I totally disagree with that assessment—Scandaltown is laugh-out-loud funny—but the reviewers seemed also to be missing what Bartlett was up to. Having made his point about the intractable brutality of the world as it is—with that point reiterated across his grim litany of current events—Bartlett worked assiduously to be free of that. Social relations would always have vertical power structures designed at annihilating the individual, but art offered a free space where the individual could be anything they wanted. At one of his hapless moments in Cock, John tries to say something about who he is: “I used to do voices … I’d been doing high voices and northern voices and men’s voices and impressions of the teachers and my dad, and people on the telly and everyone was laughing and I tried to go back to my own voice but I couldn’t remember what it was.”
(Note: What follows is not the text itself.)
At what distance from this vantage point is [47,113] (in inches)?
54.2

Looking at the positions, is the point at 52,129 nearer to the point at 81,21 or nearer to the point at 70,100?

But, actually, it’s in that loss of the identitarian self that real freedom can be found—and the further development of Bartlett’s career is something like the elaboration of what John was trying to say. Art comes first. It’s possible to get to a liminal zone where anything is possible—where Charles and Diana speak in blank verse and social media consultants in Restoration cadence, where no one is exactly themselves. And, in that fracturing of the individual, as well as of all normal social relations, an almost Buddhistic liberation can be found. Most of his plays feel atheistic, if not nihilistic, but in that creative dissolution of the self Bartlett is, in his own way, just as religious as Baker.
Sam Kahn writes the Substack “Castalia.”